Since last year, I happily started to learn Julia, hoping that this promising language will drastically increase my work efficiency and change the way that I work. Unfortunately, I find out that the reality is hardly similar to what I expected. So far, my conclusion is that there is barely a situation where using Julia can consistently boost work efficiency.

No targeted applications

As someone whose job is to process data and generate insights using machine learning techniques, I am really comfortable doing almost everything with existing Python toolchain. That is to say, 99% of the time, using only Python should be enough. Of course, one of the aspects that Python gets criticized the most is that the language is incapable of dealing with the remaining 1%, indicating that one has to turn to other solutions. However, Python’s affinity with C/C++ makes it really easy to extend the language, especially when we only want to replace a small part of our code with pure C/C++ or Cython (which is even more efficient, development-wise). The first problem of Julia is that as a standalone language, it is unable to integrate into other toolchains rapidly. If we want to use Julia, then we should probably write the entire program in Julia. Judging the ecosystem of Julia right now, this is certainly very difficult. What’s more, we only want to use this language in 1% of the time. Is it really worth all the effort? At least for me, it is really difficult to determine “when to use Julia”, because I cannot think of a scenario where the language can drastically shrink the overall time span of my projects.

No guarantee on performance lower bound

One of Julia’s shiniest features is its speed: it is supposed to run fast. However, what people usually don’t tell you is how slow the language’s compiler is. The JIT compiler of Julia happens to be extremely slow. Data scientists are required to plot data all the time, where they would make small modifications to several lines of code and rerun it. Unfortunately, the Julia compiler can incur delays up to seconds for these plotting commands, which usually completes within milliseconds in Python. On the other hand, the speed of a Julia program is still generally slower than its C/C++ counterparts. So far, Julia’s support for concurrency is still rather primitive. There is no way that we can write a high performance program if the language is unable to utilize all CPU’s cores effectively (then it is just another Python!). As a result, Julia is a language that is strictly slower than C/C++, but it can also be thousands of times slower than Python in some everyday scenarios. This is very undesirable.

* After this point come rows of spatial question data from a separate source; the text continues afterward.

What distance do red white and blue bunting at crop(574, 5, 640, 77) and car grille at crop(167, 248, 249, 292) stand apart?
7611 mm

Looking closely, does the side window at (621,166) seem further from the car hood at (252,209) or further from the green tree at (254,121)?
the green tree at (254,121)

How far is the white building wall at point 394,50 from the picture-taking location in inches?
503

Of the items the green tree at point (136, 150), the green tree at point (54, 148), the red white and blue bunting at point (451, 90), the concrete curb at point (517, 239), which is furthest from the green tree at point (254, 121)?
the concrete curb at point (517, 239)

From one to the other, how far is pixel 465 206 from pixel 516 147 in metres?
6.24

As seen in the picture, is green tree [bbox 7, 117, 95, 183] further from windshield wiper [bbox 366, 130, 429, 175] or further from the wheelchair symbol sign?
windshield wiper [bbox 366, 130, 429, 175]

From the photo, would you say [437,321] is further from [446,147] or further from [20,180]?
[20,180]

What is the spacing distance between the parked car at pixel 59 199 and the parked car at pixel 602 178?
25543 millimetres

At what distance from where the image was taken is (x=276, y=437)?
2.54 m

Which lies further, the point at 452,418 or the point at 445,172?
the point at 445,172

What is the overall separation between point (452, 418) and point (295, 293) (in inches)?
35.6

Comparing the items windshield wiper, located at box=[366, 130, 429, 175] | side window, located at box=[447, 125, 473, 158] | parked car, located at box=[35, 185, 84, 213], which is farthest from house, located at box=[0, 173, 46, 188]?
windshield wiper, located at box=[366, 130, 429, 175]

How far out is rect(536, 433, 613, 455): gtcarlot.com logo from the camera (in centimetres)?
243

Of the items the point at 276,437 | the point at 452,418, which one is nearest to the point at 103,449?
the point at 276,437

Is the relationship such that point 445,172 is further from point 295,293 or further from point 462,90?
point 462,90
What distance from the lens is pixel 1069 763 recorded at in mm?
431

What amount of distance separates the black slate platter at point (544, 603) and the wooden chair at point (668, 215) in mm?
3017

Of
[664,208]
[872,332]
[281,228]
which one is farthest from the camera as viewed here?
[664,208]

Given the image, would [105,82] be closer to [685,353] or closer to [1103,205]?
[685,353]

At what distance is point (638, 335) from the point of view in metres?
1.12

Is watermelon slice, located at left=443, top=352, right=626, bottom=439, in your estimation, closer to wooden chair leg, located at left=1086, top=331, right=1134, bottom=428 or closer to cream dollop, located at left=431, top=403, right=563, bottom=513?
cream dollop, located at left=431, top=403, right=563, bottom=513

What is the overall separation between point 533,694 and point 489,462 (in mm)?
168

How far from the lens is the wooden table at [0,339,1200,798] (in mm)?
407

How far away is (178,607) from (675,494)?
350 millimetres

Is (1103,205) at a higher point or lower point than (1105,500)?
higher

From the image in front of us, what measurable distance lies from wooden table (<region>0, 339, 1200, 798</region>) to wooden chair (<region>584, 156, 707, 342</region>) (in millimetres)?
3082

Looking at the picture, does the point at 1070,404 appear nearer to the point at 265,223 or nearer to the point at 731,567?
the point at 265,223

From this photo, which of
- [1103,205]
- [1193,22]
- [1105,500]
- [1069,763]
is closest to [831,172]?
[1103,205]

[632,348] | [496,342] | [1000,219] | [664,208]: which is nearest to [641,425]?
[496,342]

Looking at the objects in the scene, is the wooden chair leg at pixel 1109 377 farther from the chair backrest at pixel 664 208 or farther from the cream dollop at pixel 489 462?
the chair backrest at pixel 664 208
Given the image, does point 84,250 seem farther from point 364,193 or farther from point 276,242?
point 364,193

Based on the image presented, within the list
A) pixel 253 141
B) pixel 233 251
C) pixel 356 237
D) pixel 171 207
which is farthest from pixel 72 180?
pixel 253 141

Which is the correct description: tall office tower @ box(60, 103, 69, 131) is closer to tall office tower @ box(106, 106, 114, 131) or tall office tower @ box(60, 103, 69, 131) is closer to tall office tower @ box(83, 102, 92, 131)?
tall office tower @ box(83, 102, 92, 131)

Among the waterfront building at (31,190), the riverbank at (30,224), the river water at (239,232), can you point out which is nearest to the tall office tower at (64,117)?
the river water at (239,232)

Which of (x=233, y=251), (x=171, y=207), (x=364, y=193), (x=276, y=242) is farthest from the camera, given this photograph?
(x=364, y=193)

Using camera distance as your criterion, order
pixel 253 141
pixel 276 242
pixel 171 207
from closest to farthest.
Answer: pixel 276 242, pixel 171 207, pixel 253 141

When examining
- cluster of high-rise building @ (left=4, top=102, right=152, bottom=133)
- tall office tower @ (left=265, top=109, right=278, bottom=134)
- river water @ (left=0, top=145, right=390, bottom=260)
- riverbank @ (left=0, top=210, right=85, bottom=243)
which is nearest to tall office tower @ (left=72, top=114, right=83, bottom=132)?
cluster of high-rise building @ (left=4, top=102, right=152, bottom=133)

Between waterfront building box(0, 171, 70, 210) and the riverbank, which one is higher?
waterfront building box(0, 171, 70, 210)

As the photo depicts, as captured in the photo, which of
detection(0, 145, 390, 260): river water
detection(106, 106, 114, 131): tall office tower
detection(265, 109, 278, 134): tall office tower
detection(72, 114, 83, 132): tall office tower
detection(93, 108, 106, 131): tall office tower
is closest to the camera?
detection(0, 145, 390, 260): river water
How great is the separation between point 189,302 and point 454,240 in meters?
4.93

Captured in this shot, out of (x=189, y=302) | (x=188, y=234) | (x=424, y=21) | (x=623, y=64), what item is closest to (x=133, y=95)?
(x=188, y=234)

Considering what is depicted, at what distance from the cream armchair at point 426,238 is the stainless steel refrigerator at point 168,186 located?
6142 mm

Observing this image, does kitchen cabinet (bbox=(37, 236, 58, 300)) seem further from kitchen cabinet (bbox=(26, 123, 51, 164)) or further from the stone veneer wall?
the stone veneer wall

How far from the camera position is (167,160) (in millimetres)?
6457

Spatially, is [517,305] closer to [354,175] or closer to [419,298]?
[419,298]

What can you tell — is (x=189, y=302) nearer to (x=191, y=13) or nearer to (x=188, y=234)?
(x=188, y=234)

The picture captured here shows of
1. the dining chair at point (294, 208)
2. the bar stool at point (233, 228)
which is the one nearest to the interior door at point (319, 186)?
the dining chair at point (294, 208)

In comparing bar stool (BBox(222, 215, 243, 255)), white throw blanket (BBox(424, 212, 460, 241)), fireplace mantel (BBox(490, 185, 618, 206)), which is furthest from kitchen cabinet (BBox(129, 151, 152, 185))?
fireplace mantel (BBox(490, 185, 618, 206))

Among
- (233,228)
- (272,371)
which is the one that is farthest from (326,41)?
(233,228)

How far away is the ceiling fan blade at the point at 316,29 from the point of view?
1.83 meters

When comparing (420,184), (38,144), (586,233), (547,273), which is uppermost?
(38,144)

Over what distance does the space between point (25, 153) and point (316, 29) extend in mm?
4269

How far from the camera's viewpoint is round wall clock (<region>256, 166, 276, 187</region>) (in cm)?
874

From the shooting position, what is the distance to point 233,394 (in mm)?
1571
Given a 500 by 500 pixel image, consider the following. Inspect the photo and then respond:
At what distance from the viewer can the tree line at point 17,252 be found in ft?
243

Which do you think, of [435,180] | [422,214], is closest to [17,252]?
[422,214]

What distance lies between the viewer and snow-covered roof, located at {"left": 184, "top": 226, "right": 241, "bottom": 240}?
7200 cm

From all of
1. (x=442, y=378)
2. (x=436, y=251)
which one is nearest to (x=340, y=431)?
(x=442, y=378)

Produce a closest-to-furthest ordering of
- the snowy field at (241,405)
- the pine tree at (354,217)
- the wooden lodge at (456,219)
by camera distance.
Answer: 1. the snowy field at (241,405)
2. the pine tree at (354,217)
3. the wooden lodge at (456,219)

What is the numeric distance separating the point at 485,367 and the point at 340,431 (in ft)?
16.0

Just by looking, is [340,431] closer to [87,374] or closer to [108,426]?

Maybe I am still not very proficient in Julia, but for me writing a scientific computing program in C++ is no slower than doing it in Julia. If I am developing on Linux, I should be able to utilize all sorts of C++ libraries very quickly, and C++ comes with powerful IDEs and debuggers to facilitate the development. Using Julia, I may need much more time to locate the problem if my code is not working correctly. Also, one has to be very careful about object creation in Julia, as it introduces tremendous overhead. This can happen implicitly, which drastically slow your program down. It can take hours until you can figure out where the bottleneck is.

Non-informative Documentation

The Julia community is still quite small. As a result, its documentation is too concise. There are only simple introductions over APIs, but it doesn’t necessarily tell you how to deal with a problem. You have to figure out everything on your own. For example, I once wanted to know how to get the pointer to a Julia array. I cannot believe that it took me 30 minutes to figure out such a trivial problem. There are a lot of complicated macros and metaprogramming techniques that are described with several sentences in the documentation. As a result, I have difficulty reading others’ code. All these just reflect that the content of Julia’s documentation needs to be enriched.

No OOP model

Although there has been a lot of debate on whether OOP is good or not, I think the paradigm can make function declarations more concise, and the program design more elegant. Also, OOP makes it much easier to manage resources that is controlled by an object, because we can relinquish these resources in the object’s destructor. The lack of OOP model makes it difficult to manage resources in Julia, especially when working with C modules.

1 Indexing

1 indexing, inherited from Matlab, which is a commercial script language that looks absolutely horrendous, may be one of the worst design choices of Julia. Because almost all languages use 0 indexing, switching the mindset just messes up my head and makes me much more error prone. It is really awkward when you are computing the end index of arrays. Instead of start + length, you have to use start + length - 1. The most ridiculous situation comes when you try to interact with C pointers with unsafe_read, etc. Even though these functions are meant to deal with C pointers, they are all using 1 indexing! Eventually, I can’t describe how absurd it is, because at some point Julia will definitely subtract our index by one so that the memory address is correct. That just sounds like redundant work. This may also indicate that Julia will only work with signed pointers, which drastically limits memory management capabilities on 32-bit systems.

Some random thoughts…

  • Right now, I think Julia’s target is still towards physics, numerical simulation community, etc. Julia is a free and high-performance alternative of Matlab. It may attract many users that had experience with that toolcahin. But for most computer scientists, Julia is not really superior compared to Python+numpy or C++.

  • If Julia is to step into data science, there must be some sort of performance lower bound. Maybe in the future, the compiler will allow users to enter a special mode where optimizations are turned off and code blocks are executed faster in Notebook environments.